Across an ARCHER eval corpus of 1,639 sessions with complete outcome logging (snapshot as of 2026-05-13), 658 sessions emitted an OBJECTIVE_ACHIEVED signal. Of those, 121 — 18.4% of OA-emitting sessions — failed code-layer ground-truth verification, the probe of actual target state that checks whether the model's claimed success is real. The rate is computed against the OA-emitting population, not the full corpus: as a share of all 1,639 sessions, false OAs are 7.4%. In a controlled baseline of 87 sessions, the false-OA rate was 9.1%. (Methodology note: sessions run against Metasploitable2 and DVWA targets on a GOAD-Light lab, single operator, using qwen3:14b via Ollama; logged 2025–2026. Both figures are first-party observations from this lab context; generalization to other models and environments is an open question.) These figures are a point-in-time snapshot; ARCHER's eval data documents a ~45-percentage-point time-of-day swing in pass rate and selective VRAM-pressure effects, so false-OA point estimates carry real runtime variance and should be read as a band, not a fixed floor. These are sessions where the model's output was internally consistent, structurally correct, and wrong. The model had seen the shadow of success and reported that success had occurred.

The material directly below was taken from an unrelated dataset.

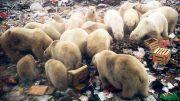 Al Sahawat Times Novaya Zemlya Polar Bears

The Architectural Implication¶
The verify_fn is the mechanism that forces contact with the actual world. It is not a safety check added out of caution — it is the minimum requirement for a system operating under the cave constraint. Without it, the only check on the model's claims is whether those claims are consistent with other shadows. That is not a check at all.
3. Confabulation — The Gap-Filling Mind¶
The Concept¶
Confabulation is a neurological phenomenon studied extensively in patients with certain types of brain damage, amnesia, and split-brain conditions. The brain, faced with a gap in its knowledge or memory, fills the gap automatically — producing a confident, coherent, internally consistent account that the patient genuinely believes. The patient is not lying. There is no awareness of the gap, no decision to fabricate, no intent to deceive. The brain's pattern-completion mechanism simply runs and produces an output.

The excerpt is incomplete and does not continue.